September 13, 2019 · Issue 1: In Transit

Duality

“Where are you from?” Usually, people don’t believe that I’m Jamaican, on account of me not having an accent, not speaking patwa—and also not being Black. They don’t generally have a problem labeling me as Asian, even before they’ve met me. Usually, they ask, “Do you speak Chinese?” Now, A) There is no such language as Chinese. There are multiple dialects, but the main two are Cantonese and Mandarin; and B) I’m not really Chinese. Only a quarter or so of my ethnicity is, and I certainly don’t identify with that part. These strangers don’t do this out of malice or spite. In fact, it’s usually a sweet elderly couple prying into my personal life. They’re just a bit clueless in doing so. They see an Asiatic person and automatically assume their identity, which in most cases ends up being Chinese. However, at least they can put a name to my identity—I cannot.

I’ve always felt disconnected from my historical ethnicity and the associated identity. My elementary school was situated in a nicer part of a suburban neighbourhood, which, unfortunately in Canada, meant that there wasn’t much racial diversity. I actually made up half of the Asians in my grade, with the other being a girl—let’s call her Becky. Despite her Polish last name, Becky had more of a claim to her Oriental ethnicity than I did: adopted from China, she was an orphan brought by the onechild policy. On the other hand, I’ve lived in Canada all my life, and have never once visited my “homeland.”

This lack of a homeland causes me heartache. Despite my love for them, I am uncomfortable around both my maternal and paternal grandparents. We have a cultural divide between us that stops us from bonding as family should. I am unsure if my brothers feel the same way; perhaps it’s just me. All I can say is that is a wall divides me from many of my relatives, especially the ones who live further away. 80 This wall may be the actual distance between us or the lack of time that we spend together, but I can’t help but feel alone when my extended family visits.

Last summer, we hosted my mother’s side of the family. The house was filled with chatter, some English but more Vietnamese, more foreign language that I couldn’t and still can’t understand. It felt like I was in a hostel. At mealtimes I would resolve to smile, nodding painfully as these strangers struggled to find common ground with one another, often excusing myself early from sheer discomfort. The room was filled with noise rather than conversation. I felt bitter as my cousins would speak to me about experiences I could never understand. Simple, relatable events would be made complex by my lack of understanding. My relatives would include an unknown cultural touchstone to build onto the experience, and I would be unable to connect to them.

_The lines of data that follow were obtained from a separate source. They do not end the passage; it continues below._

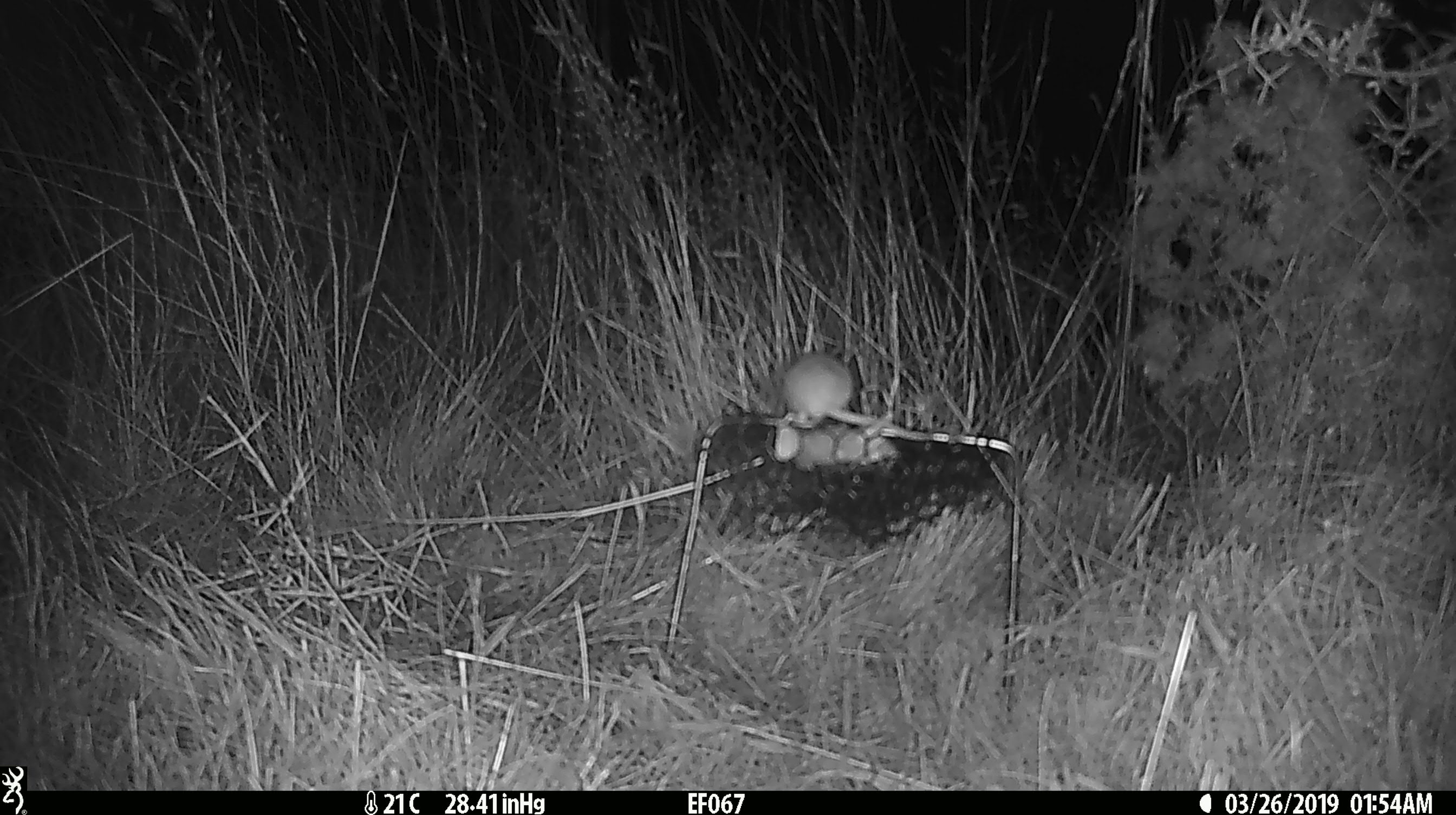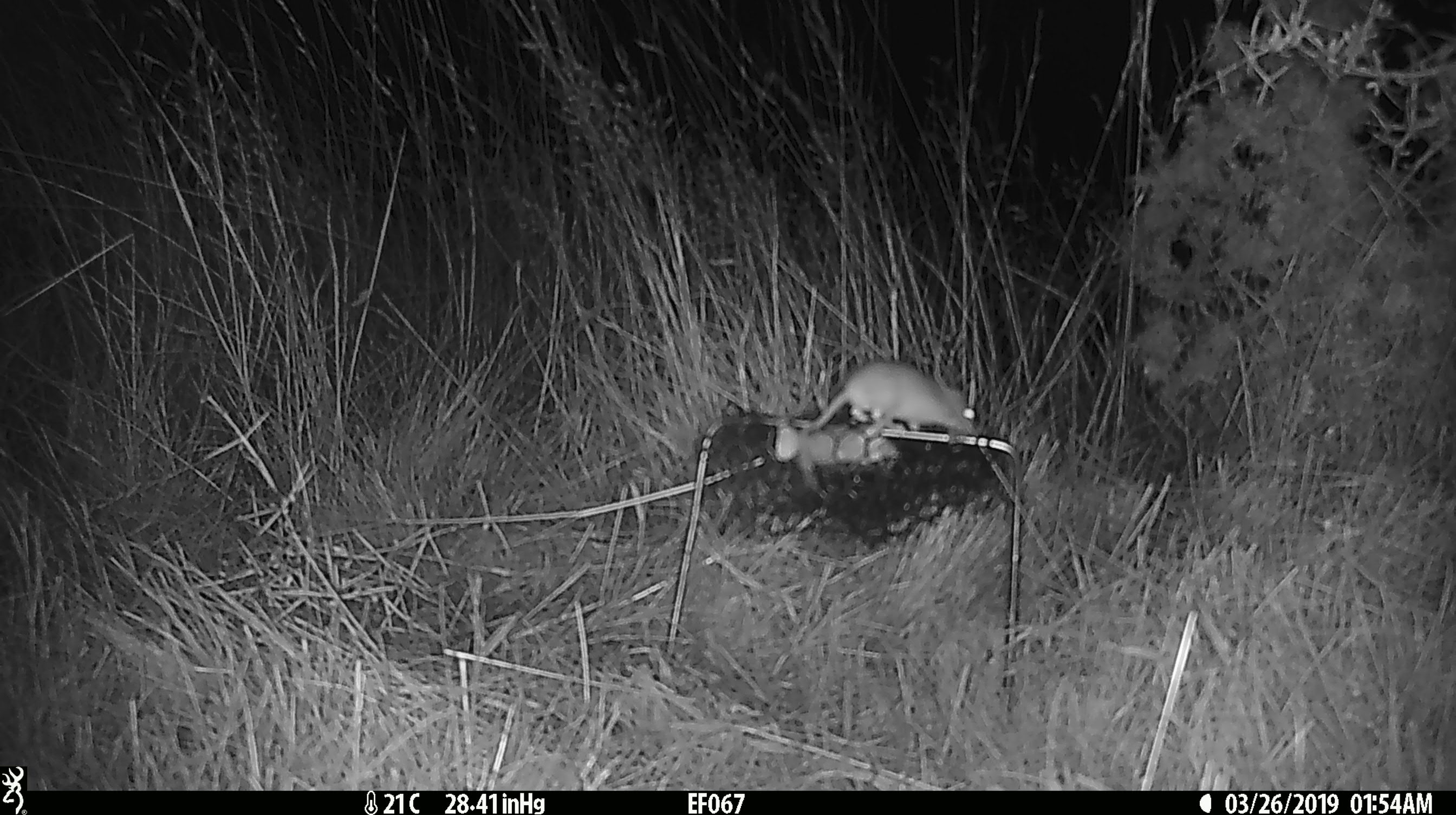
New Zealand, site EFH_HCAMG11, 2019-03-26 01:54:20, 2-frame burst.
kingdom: Animalia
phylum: Chordata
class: Mammalia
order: Rodentia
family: Muridae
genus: Mus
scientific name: Mus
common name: mouse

Similar things happened when I tried to introduce them to Canadian culture. On July 1st, we took the family to visit Columbia Lake for a Canada Day celebration. Every person there was wearing red and white, taking pride in their national colours. I dressed up as well, wearing the national colours as camouflage. I took on the mask of a proud, red and white blooded Canadian, hiding behind a friendly and fraudulent smile that said, “I belong here.” We saw the fireworks that day, but I was a tour guide to an exhibit I didn’t know.

Many of my close friends have it easier. They grew up in an environment where they took pride in their nationality, where they went to festivals and different cultural events. They post to social media, claiming to the world, “This is me. This is who I am and these are the characteristics under which I have built my identity.” Whenever I see those posts, a flash of that green-eyed monster flares within me.

I’m envious of them, their upbringing, and the unfairness of it all. I had no control over how I was raised or what I was taught, yet these two events result in a part of me feeling missing. Ultimately, I don’t blame my parents nor do I resent them for not immersing me in their culture. In a way, we have a lot in common with one another. My parents each lost their nations, either having moved away or being forced out of the country by war. Even though they are respectively Vietnamese and Jamaican, their connections are sullied by their own personal disconnect. For example, although my mother understands the culture and the language, it is only on the very rare occasion that I will hear her weaving the connection to her motherland. If they had taught me about their childhood homes, it would have been an imperfect education. Perhaps it would have even been a resentful one, reminding them of what they have lost and the crude facsimile that had been constructed in its place. Either way, they made their choices and I cannot fault them for that.

Overall, it is my onus to settle on how I relate to a culture. It’s not my parent’s burden, nor is it a stranger’s choice. I decide who I am and what characterizes me. However, at this point, I wouldn’t want to call anywhere my “homeland.” Despite labeling, I feel wrong accepting the designation of Asian. Not only does it not fit, but it doesn’t actually provide me with anything. In being labeled, it actually removes more than it would give. I wouldn’t be the same person if I simply accepted the “Asian,” “Jamaican,” “Canadian,” or even “mixed.” To accept one would be to reject all others. I’m a multifaceted human being with more than one identity and accepting these designations flattens me. Despite the loneliness and hurt, I refuse to have my nationality defined. I choose to be more than these labels.